Windows-schwachstelle: hacker-tor für datenraub?
Ein gravierender Fehler in Microsofts Windows-Betriebssystem öffnet Tür und Tor für Cyberkriminelle. Die Schwachstelle, bekannt als PhantomRPC, ermöglicht es Angreifern, vollständige Systemkontrolle zu erlangen – und das innerhalb kürzester Zeit.
Dunkle wolken über windows 11
Experten warnen eindringlich: Windows 11 ist anfällig. Der Code des neuen Kernels, der von spezialisierten Linux-Anwendern analysiert wurde, zeigt eine erschreckende Entwicklung: Er wächst auf rund 40 Millionen Codezeilen an. Diese massive Komplexität birgt ein enormes Risiko, wie der Experte verdeutlicht.
Die Ursache des Problems liegt in der fehlerhaften Verwaltung von Berechtigungen innerhalb des Remote Procedure Call (RPC)-Systems. Haidar Kabibo von Kaspersky hat die Schwachstelle entdeckt und auf Twitter (X) öffentlich gemacht. Die Konsequenzen sind verheerend: Ein Hacker kann mithilfe von PhantomRPC einen bösartigen RPC-Server installieren und sich als legitime Windows-Dienste ausgeben. Dies erlaubt ihm, die Privilegien des Systems schrittweise zu erhöhen – bis hin zur vollständigen Kontrolle.

Systemzugriff in minuten?
Kabibo warnt vor einer raschen Eskalation. Innerhalb von Minuten könnte ein Angreifer die Kontrolle über das gesamte Betriebssystem übernehmen. Microsoft hatte die Schwachstelle ursprünglich als „mittelschwer“ eingestuft, basierend auf dem erforderlichen SeImpersonatePrivilege. Die Reaktion des Unternehmens war jedoch zögerlich, und die Lösung verzögerte sich.

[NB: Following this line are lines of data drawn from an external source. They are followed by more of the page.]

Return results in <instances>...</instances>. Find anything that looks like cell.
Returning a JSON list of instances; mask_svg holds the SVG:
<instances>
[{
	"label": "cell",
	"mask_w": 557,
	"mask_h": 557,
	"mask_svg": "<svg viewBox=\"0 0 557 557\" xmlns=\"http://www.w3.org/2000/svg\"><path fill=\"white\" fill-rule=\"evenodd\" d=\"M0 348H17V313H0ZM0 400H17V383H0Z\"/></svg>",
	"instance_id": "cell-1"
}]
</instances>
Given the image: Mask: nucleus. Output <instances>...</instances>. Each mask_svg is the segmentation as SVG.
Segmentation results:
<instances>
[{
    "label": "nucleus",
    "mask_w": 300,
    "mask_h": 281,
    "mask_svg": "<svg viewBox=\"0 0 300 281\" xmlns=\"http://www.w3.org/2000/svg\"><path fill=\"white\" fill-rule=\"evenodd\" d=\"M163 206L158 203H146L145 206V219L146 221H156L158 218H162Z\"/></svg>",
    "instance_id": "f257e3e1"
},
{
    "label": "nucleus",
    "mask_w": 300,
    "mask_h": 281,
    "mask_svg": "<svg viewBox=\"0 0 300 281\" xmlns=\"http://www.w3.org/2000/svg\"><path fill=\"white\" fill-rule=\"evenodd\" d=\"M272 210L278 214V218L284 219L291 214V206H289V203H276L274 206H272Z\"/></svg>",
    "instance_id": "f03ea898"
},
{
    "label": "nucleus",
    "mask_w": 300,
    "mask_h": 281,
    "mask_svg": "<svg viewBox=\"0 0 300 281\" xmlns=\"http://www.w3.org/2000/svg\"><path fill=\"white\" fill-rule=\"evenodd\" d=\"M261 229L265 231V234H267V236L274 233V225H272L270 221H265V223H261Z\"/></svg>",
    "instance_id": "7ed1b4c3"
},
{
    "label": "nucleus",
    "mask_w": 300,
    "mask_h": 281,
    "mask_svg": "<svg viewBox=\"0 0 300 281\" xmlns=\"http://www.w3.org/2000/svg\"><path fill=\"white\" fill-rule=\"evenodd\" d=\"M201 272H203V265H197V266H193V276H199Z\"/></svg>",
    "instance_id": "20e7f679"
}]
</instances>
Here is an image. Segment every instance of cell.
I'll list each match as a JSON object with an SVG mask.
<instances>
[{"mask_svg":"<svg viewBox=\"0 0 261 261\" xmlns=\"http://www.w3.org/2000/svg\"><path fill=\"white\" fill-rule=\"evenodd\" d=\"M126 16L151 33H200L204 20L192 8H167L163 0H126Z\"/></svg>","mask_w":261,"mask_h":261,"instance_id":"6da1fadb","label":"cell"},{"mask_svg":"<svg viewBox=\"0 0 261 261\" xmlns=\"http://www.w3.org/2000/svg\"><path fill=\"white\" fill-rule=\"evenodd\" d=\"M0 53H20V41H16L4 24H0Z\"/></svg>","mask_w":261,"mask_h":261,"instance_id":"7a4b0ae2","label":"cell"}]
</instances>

Doch die Realität sieht düsterer aus. PhantomRPC nutzt den gleichen Endpoint, der für legitime RPC-Aufrufe vorgesehen ist, was die Schwachstelle systemweit ausbreitet. Microsoft räumt ein, dass die Architektur des Systems ein „Architekturproblem“ darstellt. Die Notwendigkeit, zahlreiche Benutzerkonten mit unterschiedlichen Berechtigungen zu verwalten, führt zu einer komplexen Sicherheitslandschaft – und bietet Hackern die Möglichkeit, diese zu manipulieren.
Das Fazit: Redmond muss dringend handeln. Die aktuelle Situation ist unhaltbar und stellt eine erhebliche Bedrohung für die Sicherheit von Millionen von Computern dar. Die bisherige Haltung des Unternehmens, das die Schwachstelle als “nicht dringend” einstufte, ist nun schmerzhaft unangebracht.